Percutaneous Microaxial LVAD Linked to Worse Outcomes in Some Analyses in AMICS Patients

Percutaneous microaxial left ventricular assist devices (LVAD) are associated with worse outcomes compared with other treatments in patients with acute myocardial infarction with cardiogenic shock (AMICS) in some analyses, and the association is imprecise in other analyses, investigators reported in JAMA Cardiology.

The researchers evaluated multiple approaches to assess the potential effect of the percutaneous microaxial LVAD compared with alternative treatments, including intra-aortic balloon pump (IABP) or no mechanical circulatory support (MCS) device, with use of an observational administrative database of Medicare fee-for-service beneficiaries receiving percutaneous coronary intervention (PCI) for AMICS.

The participants were hospitalized with AMICS and received PCI from October 1, 2015, to December 31, 2019. Outcomes included all-cause mortality and the composite of all-cause mortality or readmission at 30 days post-PCI.

The analysis included 23,478 patients (60.8% men), with a mean (SD) age of 73.9 (9.8) years.

Baseline severity markers such as intubation, treatment with vasopressors, and use of right-sided heart catheterization were more common in patients treated with the percutaneous microaxial LVAD. These differences and the absence of information on other known markers of illness severity suggested considerable potential for residual unmeasured confounding, according to the researchers.

After weighting, the 30-day mortality risk post-PCI was increased among patients who initially received a percutaneous microaxial LVAD vs those who did not (53.8% [95% CI, 52.0%-55.7%] vs 38.9% [95% CI, 38.1%-39.7%], respectively), as was the risk of all-cause mortality or readmission at 30 days (58.8% [95% CI, 57.1%-60.6%] vs 45.6% [95% CI, 44.8%-46.4%], respectively).

The adjusted risk of mortality or readmission at 30 days post-PCI was greater with the initial treatment with percutaneous microaxial LVAD vs the other treatments:

• 57.8% (95% CI, 56.1%-59.5%) for percutaneous microaxial LVAD
• 47.8% (95% CI, 46.4%-49.1%) for IABP
• 43.9% (95% CI, 42.9%-44.9%) with no MCS

For the instrumental variable analysis, an increased 30-day mortality risk was observed with percutaneous microaxial LVAD compared with no percutaneous microaxial LVAD (difference, 13.5% [95% CI, 3.9%-23.2%]). The difference for the composite outcome of 30-day mortality or readmission of percutaneous microaxial LVAD vs no percutaneous microaxial LVAD was 9.1% (95% CI, −0.9% to 19.1%).
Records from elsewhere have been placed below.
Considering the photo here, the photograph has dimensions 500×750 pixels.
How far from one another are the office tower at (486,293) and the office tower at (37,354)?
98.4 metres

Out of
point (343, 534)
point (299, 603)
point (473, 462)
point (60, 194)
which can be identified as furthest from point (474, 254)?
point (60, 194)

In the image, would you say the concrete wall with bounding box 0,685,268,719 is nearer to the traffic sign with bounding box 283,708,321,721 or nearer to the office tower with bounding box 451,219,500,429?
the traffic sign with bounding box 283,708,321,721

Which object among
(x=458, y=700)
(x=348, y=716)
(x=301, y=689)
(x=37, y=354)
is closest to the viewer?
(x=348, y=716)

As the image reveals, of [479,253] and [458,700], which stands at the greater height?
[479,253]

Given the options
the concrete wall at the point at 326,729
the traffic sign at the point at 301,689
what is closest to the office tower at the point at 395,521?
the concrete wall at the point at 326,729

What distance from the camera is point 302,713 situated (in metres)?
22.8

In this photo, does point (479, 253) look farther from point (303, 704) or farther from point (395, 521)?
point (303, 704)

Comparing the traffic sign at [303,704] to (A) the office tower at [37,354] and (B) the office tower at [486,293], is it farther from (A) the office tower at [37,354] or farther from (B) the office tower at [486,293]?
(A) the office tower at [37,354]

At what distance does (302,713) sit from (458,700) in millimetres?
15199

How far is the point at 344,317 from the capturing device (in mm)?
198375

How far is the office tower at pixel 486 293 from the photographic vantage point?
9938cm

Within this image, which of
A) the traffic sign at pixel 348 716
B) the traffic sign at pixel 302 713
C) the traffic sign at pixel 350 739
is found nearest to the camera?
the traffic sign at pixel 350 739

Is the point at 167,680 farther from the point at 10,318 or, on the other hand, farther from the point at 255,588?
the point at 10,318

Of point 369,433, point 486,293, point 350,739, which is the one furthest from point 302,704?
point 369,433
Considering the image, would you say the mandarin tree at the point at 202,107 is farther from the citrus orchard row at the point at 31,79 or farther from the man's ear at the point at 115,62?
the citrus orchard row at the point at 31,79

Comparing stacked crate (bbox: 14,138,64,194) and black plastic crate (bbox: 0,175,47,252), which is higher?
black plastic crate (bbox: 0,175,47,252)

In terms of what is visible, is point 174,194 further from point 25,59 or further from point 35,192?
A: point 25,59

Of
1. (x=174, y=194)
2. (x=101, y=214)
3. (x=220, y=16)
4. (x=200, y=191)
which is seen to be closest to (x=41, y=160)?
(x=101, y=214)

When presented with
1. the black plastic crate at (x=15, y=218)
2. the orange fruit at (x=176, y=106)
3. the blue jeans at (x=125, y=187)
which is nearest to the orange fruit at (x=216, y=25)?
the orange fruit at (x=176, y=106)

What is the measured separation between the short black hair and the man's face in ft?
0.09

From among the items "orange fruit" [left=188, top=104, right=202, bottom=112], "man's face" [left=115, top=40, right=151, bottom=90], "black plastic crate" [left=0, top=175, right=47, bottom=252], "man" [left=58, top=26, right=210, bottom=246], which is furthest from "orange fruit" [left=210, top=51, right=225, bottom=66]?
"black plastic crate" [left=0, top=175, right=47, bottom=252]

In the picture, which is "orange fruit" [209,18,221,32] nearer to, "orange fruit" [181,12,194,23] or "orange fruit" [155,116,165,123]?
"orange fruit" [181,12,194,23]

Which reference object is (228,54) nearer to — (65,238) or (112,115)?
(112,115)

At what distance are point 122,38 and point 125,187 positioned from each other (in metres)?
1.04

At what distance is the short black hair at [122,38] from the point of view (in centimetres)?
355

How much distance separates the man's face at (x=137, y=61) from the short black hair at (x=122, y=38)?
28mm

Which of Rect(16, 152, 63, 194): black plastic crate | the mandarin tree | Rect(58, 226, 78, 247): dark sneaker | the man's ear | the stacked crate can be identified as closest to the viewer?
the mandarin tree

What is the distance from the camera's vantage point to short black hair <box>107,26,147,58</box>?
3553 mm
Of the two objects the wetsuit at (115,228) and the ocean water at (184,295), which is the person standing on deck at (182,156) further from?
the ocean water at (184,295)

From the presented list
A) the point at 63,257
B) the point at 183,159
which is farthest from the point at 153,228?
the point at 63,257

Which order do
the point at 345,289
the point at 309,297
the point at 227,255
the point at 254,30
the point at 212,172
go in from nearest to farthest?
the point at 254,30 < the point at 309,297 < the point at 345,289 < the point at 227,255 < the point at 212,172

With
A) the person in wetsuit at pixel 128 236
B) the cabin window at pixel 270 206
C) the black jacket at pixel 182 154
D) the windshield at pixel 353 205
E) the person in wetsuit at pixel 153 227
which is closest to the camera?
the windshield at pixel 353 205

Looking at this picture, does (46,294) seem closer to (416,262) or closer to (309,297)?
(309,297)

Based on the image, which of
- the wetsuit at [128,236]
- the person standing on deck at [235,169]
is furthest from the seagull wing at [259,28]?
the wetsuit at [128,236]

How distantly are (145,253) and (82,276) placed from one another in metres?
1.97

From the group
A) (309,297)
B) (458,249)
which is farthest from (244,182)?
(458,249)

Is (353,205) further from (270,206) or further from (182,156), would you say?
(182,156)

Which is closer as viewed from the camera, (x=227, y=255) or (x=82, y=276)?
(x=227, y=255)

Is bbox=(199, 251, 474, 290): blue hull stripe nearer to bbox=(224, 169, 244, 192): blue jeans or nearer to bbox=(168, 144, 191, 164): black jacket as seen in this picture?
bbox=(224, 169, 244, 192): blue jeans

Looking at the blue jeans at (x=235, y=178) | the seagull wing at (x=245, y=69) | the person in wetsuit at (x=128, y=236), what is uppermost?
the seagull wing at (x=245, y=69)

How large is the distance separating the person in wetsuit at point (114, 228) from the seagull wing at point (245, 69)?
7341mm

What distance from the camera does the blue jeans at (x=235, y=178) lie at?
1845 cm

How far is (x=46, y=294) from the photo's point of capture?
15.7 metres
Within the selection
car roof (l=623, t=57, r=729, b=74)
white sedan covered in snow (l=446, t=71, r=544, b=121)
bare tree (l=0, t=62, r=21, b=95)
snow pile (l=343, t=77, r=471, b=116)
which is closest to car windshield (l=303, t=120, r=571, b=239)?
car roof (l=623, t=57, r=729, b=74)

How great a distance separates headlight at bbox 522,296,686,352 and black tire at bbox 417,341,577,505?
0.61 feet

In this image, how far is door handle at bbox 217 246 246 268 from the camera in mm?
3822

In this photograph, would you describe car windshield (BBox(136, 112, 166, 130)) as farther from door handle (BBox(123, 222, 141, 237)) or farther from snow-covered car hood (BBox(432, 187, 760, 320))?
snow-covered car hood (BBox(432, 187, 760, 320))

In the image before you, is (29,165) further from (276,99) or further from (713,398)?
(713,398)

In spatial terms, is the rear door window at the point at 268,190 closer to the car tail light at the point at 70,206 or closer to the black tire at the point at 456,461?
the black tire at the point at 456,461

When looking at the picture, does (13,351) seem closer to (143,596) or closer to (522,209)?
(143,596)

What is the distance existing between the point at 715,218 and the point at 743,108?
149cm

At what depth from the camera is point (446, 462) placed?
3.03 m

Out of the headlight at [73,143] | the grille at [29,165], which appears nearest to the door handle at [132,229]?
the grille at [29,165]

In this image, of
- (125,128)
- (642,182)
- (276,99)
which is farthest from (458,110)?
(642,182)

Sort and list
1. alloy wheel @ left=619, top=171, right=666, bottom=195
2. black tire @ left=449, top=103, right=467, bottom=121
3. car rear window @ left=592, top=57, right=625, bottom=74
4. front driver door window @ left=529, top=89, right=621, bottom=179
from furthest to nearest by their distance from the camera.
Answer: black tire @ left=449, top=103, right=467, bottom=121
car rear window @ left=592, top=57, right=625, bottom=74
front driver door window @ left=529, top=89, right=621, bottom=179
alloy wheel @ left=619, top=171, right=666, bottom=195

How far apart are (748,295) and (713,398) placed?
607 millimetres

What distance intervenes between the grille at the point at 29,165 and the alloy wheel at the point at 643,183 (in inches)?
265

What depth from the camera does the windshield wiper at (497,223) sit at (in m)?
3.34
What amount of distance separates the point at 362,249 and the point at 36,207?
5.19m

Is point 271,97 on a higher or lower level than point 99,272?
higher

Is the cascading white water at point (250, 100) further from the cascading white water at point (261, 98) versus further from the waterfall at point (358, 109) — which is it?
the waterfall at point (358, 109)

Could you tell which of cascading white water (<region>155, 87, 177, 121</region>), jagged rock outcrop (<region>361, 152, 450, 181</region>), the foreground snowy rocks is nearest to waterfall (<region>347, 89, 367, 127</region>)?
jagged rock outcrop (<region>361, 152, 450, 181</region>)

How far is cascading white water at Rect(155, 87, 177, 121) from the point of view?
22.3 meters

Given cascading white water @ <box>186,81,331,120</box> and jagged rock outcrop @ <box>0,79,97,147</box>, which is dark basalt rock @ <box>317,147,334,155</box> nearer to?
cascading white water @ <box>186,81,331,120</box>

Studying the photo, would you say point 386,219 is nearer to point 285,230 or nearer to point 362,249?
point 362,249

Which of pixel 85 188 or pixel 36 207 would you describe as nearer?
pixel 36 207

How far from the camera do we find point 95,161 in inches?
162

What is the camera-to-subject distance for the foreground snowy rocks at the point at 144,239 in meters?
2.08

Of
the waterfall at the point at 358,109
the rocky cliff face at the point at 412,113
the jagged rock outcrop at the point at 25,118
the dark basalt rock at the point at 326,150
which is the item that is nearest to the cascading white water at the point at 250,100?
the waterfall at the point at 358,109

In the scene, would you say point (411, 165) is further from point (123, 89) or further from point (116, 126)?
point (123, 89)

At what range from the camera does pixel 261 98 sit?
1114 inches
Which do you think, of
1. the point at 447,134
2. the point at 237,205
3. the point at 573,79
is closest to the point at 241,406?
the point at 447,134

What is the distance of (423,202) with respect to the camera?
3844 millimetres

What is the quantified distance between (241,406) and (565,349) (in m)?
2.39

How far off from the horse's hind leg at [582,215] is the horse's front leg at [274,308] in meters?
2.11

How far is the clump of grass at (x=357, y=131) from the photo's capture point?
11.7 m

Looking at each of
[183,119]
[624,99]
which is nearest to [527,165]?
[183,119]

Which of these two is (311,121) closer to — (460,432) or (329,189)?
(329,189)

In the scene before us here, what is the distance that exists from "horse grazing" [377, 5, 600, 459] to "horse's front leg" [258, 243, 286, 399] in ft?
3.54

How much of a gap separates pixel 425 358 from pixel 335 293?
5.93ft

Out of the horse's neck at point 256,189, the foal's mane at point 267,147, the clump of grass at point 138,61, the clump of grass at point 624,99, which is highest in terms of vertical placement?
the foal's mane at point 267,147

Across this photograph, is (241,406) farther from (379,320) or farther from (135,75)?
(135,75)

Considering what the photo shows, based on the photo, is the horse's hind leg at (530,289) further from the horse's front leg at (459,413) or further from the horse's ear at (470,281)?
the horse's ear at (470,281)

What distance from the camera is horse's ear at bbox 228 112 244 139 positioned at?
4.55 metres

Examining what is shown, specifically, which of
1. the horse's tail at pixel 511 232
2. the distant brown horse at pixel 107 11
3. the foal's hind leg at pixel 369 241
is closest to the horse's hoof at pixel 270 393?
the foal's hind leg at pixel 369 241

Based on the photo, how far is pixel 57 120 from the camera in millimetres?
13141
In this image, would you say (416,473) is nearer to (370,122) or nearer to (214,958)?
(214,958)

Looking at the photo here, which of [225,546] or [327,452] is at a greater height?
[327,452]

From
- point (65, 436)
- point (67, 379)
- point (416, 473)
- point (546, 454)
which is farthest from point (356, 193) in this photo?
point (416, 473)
Significant variation in longitudinal trends was found for hospitals for percutaneous microaxial LVAD use and baseline characteristics among the groups, indicating potential violation of the assumption of no unmeasured differences in time-varying confounding among difference-indifferences design (DiD)–defined groups.

The risk difference for percutaneous microaxial LVAD compared with no percutaneous microaxial LVAD regarding 30-day mortality was -4.7% (95% CI, -15.9% to 39.9%) with use of moderately increasing vs decreasing percutaneous microaxial LVAD use hospitals as the DiD and 9.7% (95% CI, -15.9% to 39.9%) when using rapidly increasing vs moderately increasing percutaneous microaxial LVAD use hospitals as the DiD. Wide CIs were observed for estimated DiD treatment effects.

The researchers noted that their analysis focused on causal questions that can be answered in observational studies. Also, data were unavailable regarding changes in hemodynamic measurements, markers of tissue perfusion, and response to treatment, and the population included only patients enrolled in Medicare fee-for-service.

“Our findings suggest that commonly used observational datasets cannot support a causal interpretation of the estimates produced by different analyses used for the evaluation of percutaneous mechanical support devices in cardiogenic shock,” wrote the investigators. “Randomized clinical trials will allow valid comparisons across candidate treatment strategies and help resolve ongoing controversies.”

Disclosure: Some of the study authors declared affiliations with biotech, pharmaceutical, and/or device companies. Please see the original reference for a full list of authors’ disclosures.